**EXTRACT PROVIDED**
*-*-*
The capital of the territorial collectivity of Corsica is Ajaccio (Corsican: Aiacciu). The territorial collectivity is divided in two departments: Corse-du-Sud and Haute-Corse. These two departments were created on September 15, 1975 by splitting the hitherto united department of Corse.

Recent attempts to gain greater autonomy for the territorial collectivity of Corsica have failed. A local referendum held in 2003, aimed at disbanding the departments and leaving only the territorial collectivity with extended powers, was voted down by a narrow margin.

There is an elective Corsican Assembly.


Tourism plays a major role in the Corsican economy. The island's pleasant climate, beautiful mountains and breathtaking coastlines make it a popular destination among the French and other Western Europeans. However, the island has not had the same level of intensive development as other parts of the Mediterranean and is thus relatively unspoiled. Tourism is particularly concentrated in the area around Porto Vecchio and Bonifacio in the south of the island and Calvi in the northwest.
*-*-*
**RECORDS**

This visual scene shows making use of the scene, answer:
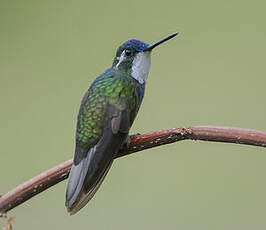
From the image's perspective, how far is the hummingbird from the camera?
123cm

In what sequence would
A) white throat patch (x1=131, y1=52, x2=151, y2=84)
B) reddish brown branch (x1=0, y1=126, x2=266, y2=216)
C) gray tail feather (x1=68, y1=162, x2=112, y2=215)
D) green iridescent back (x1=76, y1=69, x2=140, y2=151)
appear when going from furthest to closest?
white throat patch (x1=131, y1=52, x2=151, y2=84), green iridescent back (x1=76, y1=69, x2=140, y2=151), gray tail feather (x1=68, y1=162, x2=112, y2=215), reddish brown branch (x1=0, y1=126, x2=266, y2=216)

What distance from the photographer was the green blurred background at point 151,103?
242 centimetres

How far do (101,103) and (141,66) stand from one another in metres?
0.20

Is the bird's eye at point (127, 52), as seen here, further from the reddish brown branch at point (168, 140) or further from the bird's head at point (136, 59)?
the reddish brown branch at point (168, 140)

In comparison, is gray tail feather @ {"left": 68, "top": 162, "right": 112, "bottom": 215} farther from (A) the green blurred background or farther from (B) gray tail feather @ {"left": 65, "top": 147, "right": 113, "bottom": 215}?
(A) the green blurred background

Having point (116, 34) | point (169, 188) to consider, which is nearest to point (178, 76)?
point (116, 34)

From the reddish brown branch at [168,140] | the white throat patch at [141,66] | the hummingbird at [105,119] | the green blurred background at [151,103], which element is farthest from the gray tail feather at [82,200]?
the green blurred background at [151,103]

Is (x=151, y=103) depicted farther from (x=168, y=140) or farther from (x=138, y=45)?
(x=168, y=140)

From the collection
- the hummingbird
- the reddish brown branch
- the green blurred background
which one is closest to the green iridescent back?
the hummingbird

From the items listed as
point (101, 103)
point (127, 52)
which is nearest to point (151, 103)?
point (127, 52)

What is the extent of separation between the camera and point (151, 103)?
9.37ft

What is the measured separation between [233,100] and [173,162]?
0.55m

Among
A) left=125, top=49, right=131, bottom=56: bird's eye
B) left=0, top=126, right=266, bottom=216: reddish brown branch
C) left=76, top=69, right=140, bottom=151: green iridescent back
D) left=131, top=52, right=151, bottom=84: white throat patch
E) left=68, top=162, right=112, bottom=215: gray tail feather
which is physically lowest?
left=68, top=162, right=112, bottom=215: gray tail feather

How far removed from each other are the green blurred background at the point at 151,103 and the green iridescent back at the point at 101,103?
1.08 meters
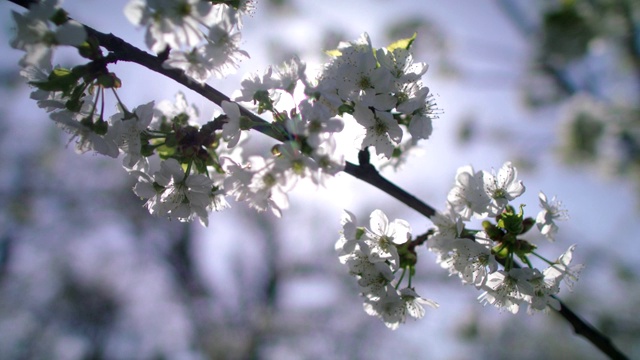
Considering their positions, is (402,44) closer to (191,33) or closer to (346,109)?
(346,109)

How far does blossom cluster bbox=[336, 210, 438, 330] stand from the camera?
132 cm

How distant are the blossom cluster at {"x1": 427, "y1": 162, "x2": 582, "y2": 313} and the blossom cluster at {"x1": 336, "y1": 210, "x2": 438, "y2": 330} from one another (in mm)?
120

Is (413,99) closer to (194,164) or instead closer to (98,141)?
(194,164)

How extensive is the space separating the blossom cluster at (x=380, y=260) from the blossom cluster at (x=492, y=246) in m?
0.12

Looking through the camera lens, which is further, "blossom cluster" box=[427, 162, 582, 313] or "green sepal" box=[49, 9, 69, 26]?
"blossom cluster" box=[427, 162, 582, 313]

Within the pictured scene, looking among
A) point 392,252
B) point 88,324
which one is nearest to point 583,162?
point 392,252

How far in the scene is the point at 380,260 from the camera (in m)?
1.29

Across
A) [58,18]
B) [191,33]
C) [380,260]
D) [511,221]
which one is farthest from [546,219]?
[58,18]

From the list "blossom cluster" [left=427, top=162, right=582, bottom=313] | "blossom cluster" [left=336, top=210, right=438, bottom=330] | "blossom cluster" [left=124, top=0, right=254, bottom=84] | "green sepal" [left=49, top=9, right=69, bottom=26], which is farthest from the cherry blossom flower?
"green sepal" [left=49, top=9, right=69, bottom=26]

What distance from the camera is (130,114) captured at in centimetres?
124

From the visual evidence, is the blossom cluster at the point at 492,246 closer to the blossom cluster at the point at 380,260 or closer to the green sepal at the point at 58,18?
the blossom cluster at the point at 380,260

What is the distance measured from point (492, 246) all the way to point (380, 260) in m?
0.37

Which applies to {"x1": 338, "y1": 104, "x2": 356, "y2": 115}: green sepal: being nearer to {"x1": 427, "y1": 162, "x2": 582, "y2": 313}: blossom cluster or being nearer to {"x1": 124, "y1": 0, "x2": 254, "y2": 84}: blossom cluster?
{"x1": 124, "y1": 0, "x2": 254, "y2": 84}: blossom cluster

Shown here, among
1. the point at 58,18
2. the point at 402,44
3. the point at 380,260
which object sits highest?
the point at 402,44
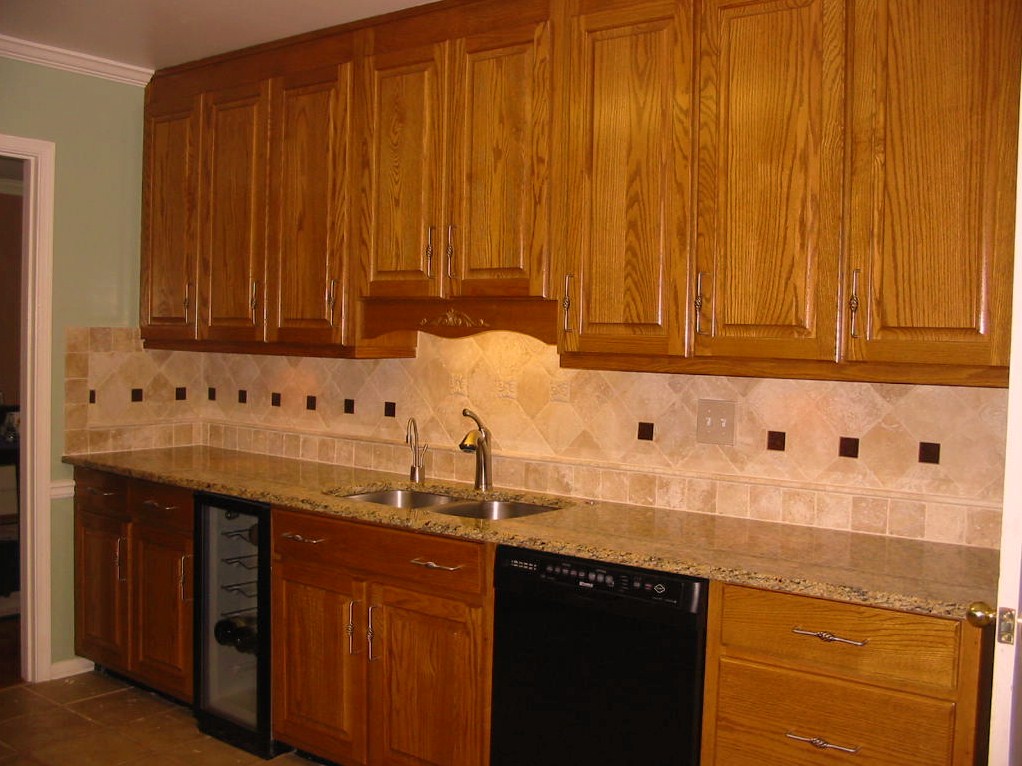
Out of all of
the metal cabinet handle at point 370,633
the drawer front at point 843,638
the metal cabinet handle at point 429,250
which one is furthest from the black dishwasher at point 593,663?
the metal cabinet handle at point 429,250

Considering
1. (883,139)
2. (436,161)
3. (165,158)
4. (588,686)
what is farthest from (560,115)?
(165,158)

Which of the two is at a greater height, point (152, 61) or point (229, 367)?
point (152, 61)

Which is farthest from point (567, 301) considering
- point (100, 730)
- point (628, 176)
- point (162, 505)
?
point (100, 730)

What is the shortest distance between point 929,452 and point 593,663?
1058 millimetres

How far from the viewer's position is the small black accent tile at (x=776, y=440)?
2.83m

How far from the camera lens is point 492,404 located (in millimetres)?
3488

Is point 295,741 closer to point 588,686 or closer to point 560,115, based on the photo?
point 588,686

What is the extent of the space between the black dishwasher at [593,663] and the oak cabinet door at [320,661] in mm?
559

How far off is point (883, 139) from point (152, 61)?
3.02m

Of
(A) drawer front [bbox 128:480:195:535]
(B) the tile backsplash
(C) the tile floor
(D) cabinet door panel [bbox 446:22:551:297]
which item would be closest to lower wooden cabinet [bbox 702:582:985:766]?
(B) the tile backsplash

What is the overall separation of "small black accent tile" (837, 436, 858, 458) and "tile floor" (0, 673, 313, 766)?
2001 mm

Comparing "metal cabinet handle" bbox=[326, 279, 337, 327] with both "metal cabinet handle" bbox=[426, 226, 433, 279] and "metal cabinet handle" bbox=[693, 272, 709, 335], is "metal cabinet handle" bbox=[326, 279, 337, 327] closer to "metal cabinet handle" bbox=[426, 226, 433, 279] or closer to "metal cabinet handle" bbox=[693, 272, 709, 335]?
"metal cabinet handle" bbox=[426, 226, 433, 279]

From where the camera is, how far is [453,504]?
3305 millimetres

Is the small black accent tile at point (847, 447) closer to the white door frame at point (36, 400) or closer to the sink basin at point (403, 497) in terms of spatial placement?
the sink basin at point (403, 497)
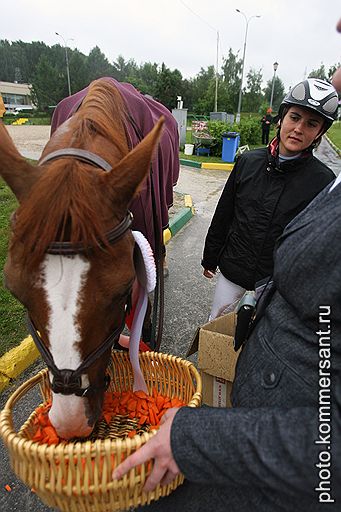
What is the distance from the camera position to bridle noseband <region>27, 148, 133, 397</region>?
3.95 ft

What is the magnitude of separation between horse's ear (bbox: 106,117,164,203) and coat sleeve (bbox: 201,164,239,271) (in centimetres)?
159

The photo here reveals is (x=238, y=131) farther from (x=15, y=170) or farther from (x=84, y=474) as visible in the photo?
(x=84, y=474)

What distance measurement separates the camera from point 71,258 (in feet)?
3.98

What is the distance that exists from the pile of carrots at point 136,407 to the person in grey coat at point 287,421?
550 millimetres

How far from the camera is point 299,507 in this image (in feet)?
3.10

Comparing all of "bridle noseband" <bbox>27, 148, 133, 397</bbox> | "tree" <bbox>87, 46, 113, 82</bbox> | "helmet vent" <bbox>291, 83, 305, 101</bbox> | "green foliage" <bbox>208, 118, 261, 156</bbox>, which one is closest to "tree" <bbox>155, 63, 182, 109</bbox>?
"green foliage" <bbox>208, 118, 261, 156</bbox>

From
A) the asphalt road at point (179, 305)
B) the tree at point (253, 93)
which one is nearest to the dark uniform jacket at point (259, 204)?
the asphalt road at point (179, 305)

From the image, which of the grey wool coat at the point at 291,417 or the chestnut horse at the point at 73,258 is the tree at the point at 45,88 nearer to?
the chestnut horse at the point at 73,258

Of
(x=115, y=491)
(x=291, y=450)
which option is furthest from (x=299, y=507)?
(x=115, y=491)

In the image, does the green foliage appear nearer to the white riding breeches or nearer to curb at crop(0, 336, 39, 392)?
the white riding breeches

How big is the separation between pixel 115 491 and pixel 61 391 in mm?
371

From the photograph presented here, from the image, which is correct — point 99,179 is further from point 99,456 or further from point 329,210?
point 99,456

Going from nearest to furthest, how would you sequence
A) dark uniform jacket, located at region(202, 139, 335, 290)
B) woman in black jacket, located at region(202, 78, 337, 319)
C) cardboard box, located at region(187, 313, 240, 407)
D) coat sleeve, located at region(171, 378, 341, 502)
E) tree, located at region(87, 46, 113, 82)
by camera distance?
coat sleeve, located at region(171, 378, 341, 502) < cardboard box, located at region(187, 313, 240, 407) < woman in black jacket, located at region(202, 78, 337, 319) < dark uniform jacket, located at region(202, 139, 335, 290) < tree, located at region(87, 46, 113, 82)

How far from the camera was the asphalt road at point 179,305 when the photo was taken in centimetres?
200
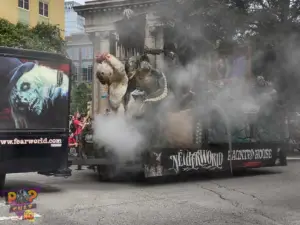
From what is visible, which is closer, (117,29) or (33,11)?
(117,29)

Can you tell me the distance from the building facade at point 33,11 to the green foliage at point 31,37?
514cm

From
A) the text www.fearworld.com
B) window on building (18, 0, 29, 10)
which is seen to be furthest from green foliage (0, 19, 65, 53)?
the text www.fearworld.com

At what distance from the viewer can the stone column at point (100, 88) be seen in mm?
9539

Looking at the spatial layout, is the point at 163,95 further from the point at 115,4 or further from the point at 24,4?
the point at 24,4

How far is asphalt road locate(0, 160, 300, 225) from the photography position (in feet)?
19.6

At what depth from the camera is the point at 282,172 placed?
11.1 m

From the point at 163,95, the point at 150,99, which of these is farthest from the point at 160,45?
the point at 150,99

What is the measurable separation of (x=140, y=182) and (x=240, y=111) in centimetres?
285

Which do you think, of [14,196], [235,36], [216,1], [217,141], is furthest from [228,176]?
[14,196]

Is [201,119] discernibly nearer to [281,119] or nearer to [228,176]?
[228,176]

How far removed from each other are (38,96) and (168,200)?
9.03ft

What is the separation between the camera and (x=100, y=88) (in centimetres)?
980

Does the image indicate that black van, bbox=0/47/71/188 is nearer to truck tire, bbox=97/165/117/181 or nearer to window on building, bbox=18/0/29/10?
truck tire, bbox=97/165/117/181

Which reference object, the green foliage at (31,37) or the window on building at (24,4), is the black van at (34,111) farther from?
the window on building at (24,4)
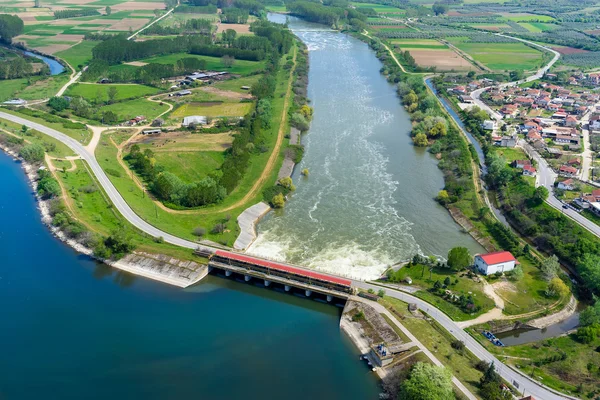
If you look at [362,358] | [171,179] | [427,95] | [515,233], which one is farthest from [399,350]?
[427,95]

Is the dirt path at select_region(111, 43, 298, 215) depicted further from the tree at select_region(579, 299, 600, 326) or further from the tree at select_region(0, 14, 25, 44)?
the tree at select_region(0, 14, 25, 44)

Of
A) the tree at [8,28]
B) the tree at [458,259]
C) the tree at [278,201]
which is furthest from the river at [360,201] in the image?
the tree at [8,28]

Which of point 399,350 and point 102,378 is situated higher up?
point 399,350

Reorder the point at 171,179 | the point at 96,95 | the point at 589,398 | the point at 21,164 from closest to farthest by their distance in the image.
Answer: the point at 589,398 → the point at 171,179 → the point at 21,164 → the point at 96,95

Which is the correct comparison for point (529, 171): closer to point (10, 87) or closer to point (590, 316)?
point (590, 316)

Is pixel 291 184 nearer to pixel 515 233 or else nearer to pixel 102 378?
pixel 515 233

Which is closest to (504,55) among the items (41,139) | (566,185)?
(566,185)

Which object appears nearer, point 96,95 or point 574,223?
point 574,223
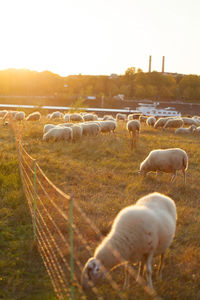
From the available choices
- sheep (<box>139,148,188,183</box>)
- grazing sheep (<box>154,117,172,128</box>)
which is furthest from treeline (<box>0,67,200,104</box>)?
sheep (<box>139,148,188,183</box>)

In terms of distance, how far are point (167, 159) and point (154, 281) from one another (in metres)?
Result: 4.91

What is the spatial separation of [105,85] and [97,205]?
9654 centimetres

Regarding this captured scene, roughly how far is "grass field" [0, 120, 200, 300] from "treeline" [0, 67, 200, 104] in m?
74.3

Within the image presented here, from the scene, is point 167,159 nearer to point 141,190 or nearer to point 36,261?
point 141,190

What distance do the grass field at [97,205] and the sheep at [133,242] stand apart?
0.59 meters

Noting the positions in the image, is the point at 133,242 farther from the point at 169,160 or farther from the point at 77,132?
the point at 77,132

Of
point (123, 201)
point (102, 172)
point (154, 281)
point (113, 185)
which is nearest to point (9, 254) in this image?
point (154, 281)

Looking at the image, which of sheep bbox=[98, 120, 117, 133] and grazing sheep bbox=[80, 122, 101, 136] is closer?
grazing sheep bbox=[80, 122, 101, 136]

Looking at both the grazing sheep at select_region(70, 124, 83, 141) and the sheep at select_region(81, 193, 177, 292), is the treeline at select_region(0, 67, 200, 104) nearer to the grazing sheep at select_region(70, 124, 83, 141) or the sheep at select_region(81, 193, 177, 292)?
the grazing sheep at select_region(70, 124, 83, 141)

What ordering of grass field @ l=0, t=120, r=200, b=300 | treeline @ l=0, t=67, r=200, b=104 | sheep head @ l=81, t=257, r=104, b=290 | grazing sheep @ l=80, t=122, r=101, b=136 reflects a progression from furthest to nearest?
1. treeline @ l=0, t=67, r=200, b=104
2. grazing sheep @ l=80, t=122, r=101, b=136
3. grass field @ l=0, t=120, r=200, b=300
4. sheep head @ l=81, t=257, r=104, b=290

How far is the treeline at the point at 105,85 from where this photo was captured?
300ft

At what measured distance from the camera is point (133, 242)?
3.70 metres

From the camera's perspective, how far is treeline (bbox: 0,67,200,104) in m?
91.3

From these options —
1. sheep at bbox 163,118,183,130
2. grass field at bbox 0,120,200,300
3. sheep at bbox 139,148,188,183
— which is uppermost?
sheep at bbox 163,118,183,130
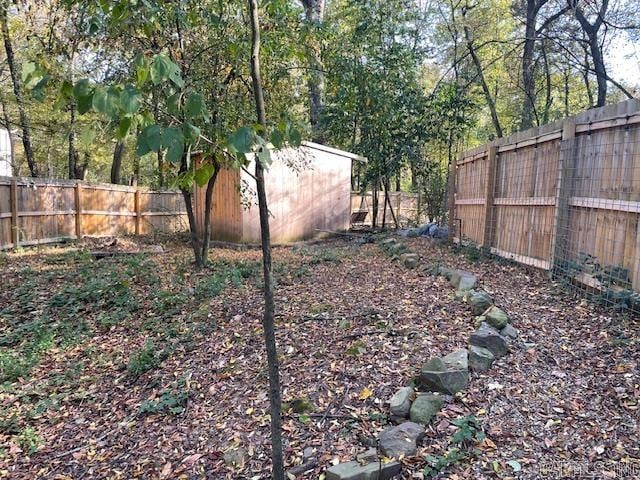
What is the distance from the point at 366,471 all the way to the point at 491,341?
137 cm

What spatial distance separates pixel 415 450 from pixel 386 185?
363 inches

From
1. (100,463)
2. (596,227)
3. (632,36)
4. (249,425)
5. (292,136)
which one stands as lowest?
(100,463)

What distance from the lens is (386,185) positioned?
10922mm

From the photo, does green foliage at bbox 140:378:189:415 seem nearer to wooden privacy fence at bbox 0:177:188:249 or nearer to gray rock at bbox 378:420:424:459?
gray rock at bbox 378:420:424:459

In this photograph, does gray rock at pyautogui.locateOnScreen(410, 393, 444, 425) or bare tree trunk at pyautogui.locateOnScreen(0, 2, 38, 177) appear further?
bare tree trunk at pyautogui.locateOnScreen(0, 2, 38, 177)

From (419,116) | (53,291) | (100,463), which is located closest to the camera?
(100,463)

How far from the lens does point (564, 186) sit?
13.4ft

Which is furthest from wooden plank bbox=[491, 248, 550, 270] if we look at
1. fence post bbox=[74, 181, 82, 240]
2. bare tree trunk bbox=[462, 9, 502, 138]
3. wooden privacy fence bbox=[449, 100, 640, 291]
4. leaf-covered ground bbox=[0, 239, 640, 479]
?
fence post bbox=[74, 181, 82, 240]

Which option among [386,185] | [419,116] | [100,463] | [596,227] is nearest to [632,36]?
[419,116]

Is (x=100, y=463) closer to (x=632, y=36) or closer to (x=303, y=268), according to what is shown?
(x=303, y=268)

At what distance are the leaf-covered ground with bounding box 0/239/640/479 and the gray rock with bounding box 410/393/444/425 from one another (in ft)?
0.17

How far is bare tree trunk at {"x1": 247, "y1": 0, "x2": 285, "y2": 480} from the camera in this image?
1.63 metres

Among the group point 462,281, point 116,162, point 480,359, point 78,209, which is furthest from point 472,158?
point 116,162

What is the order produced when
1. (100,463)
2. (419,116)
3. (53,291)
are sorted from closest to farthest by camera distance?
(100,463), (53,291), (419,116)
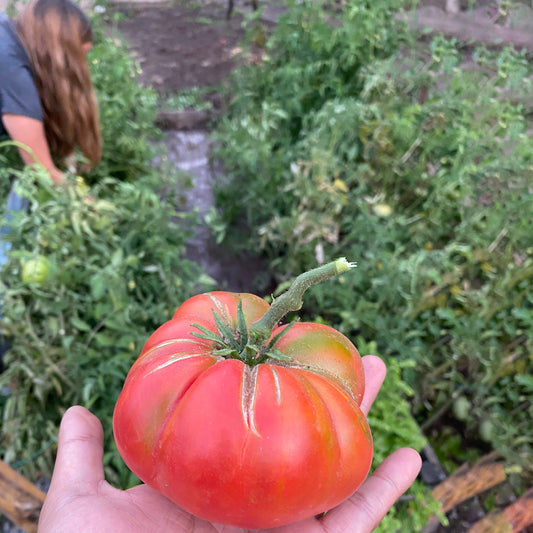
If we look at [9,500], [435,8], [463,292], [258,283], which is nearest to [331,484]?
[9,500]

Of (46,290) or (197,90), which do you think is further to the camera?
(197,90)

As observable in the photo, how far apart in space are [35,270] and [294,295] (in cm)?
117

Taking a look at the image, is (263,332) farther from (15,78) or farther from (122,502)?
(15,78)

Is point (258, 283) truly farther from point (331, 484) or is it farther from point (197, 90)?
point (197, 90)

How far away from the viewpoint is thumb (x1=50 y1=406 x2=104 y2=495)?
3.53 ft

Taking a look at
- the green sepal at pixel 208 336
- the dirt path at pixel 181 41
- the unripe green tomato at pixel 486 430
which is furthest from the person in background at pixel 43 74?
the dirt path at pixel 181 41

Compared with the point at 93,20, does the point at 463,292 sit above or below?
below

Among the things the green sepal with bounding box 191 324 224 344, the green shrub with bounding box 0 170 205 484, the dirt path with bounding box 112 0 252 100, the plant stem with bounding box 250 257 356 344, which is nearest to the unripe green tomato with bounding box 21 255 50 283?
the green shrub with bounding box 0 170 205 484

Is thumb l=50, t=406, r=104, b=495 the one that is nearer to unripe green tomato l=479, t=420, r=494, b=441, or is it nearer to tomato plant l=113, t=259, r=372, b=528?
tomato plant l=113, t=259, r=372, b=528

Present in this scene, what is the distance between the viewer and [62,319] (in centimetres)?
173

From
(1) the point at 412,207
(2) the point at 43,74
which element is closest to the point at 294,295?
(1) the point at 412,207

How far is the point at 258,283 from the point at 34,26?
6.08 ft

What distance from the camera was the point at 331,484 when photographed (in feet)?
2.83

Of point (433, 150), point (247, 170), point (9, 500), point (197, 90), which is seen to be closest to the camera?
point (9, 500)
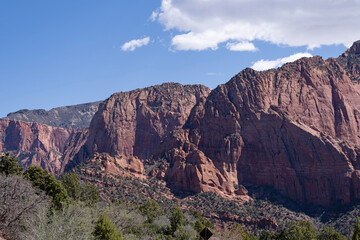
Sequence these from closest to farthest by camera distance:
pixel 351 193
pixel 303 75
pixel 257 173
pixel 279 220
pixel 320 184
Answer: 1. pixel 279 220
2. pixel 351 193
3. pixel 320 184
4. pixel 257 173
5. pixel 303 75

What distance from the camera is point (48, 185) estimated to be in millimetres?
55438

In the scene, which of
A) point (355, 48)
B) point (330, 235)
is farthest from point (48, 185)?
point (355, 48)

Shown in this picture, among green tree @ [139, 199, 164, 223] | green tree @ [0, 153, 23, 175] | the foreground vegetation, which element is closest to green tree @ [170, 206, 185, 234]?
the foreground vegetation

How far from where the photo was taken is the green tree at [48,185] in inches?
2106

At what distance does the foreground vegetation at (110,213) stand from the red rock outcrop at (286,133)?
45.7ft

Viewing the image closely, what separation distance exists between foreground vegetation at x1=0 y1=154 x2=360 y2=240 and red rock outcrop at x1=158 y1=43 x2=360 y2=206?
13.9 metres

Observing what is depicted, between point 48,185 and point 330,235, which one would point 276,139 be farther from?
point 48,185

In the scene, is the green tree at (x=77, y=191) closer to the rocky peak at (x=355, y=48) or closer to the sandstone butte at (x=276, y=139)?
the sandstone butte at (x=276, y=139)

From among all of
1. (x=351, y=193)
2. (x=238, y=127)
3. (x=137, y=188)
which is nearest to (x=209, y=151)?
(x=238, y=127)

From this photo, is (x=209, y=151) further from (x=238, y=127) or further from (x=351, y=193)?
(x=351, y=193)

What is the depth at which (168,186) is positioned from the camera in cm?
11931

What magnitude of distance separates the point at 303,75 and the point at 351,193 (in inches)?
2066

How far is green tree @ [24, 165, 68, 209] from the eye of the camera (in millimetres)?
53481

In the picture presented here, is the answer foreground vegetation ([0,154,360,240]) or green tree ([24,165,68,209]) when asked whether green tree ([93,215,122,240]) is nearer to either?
*-*-*
**TASK LIST**
1. Turn the paragraph of the text on Corsica beginning "Tourism plays a major role" into a short bulleted list that keeps its main facts.
2. Reproduce word for word the part of the text on Corsica from "Recent attempts to" up to and including "elective Corsican Assembly.".
The listing plays no part in this work.

**RESPONSE LIST**
1.
- Tourism is a major part of the Corsican economy.
- Its pleasant climate, beautiful mountains and breathtaking coastlines make the island popular with the French and other Western Europeans.
- It has seen less intensive development than other parts of the Mediterranean, so it remains relatively unspoiled.
- Tourism is concentrated around Porto Vecchio and Bonifacio in the south and Calvi in the northwest.

2.
Recent attempts to gain greater autonomy for the territorial collectivity of Corsica have failed. A local referendum held in 2003, aimed at disbanding the departments and leaving only the territorial collectivity with extended powers, was voted down by a narrow margin.

There is an elective Corsican Assembly.